# WHAT TO PRODUCE
Your answer must be an exact transcription of every entry.

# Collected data
───
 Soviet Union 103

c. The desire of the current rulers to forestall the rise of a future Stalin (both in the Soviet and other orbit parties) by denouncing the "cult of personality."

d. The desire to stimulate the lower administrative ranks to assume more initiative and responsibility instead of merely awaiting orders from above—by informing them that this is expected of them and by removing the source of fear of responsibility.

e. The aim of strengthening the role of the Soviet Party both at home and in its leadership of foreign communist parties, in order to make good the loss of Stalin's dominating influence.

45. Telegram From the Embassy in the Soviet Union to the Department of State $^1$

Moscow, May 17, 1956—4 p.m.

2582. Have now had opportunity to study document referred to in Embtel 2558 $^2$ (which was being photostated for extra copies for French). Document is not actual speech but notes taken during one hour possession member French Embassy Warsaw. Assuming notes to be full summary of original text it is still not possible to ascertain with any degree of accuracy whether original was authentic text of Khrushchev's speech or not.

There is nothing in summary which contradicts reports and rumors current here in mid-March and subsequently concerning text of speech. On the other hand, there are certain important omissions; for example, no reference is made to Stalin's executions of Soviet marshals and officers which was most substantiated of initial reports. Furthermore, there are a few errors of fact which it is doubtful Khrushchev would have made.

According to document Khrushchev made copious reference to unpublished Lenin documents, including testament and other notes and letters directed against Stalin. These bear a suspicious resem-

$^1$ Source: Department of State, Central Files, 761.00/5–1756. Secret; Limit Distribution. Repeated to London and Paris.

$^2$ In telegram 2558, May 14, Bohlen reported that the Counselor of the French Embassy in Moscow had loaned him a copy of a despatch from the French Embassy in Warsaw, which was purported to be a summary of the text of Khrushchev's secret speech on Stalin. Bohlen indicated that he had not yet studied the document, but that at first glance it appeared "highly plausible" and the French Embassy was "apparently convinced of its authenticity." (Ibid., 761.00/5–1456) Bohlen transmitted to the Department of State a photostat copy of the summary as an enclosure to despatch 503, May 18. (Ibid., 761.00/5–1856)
───
# RESPONSE BOX
 Soviet Union 103

c. The desire of the current rulers to forestall the rise of a future Stalin (both in the Soviet and other orbit parties) by denouncing the "cult of personality."

d. The desire to stimulate the lower administrative ranks to assume more initiative and responsibility instead of merely awaiting orders from above—by informing them that this is expected of them and by removing the source of fear of responsibility.

e. The aim of strengthening the role of the Soviet Party both at home and in its leadership of foreign communist parties, in order to make good the loss of Stalin's dominating influence.

45. Telegram From the Embassy in the Soviet Union to the Department of State $^1$

Moscow, May 17, 1956—4 p.m.

2582. Have now had opportunity to study document referred to in Embtel 2558 $^2$ (which was being photostated for extra copies for French). Document is not actual speech but notes taken during one hour possession member French Embassy Warsaw. Assuming notes to be full summary of original text it is still not possible to ascertain with any degree of accuracy whether original was authentic text of Khrushchev's speech or not.

There is nothing in summary which contradicts reports and rumors current here in mid-March and subsequently concerning text of speech. On the other hand, there are certain important omissions; for example, no reference is made to Stalin's executions of Soviet marshals and officers which was most substantiated of initial reports. Furthermore, there are a few errors of fact which it is doubtful Khrushchev would have made.

According to document Khrushchev made copious reference to unpublished Lenin documents, including testament and other notes and letters directed against Stalin. These bear a suspicious resem-

$^1$ Source: Department of State, Central Files, 761.00/5–1756. Secret; Limit Distribution. Repeated to London and Paris.

$^2$ In telegram 2558, May 14, Bohlen reported that the Counselor of the French Embassy in Moscow had loaned him a copy of a despatch from the French Embassy in Warsaw, which was purported to be a summary of the text of Khrushchev's secret speech on Stalin. Bohlen indicated that he had not yet studied the document, but that at first glance it appeared "highly plausible" and the French Embassy was "apparently convinced of its authenticity." (Ibid., 761.00/5–1456) Bohlen transmitted to the Department of State a photostat copy of the summary as an enclosure to despatch 503, May 18. (Ibid., 761.00/5–1856)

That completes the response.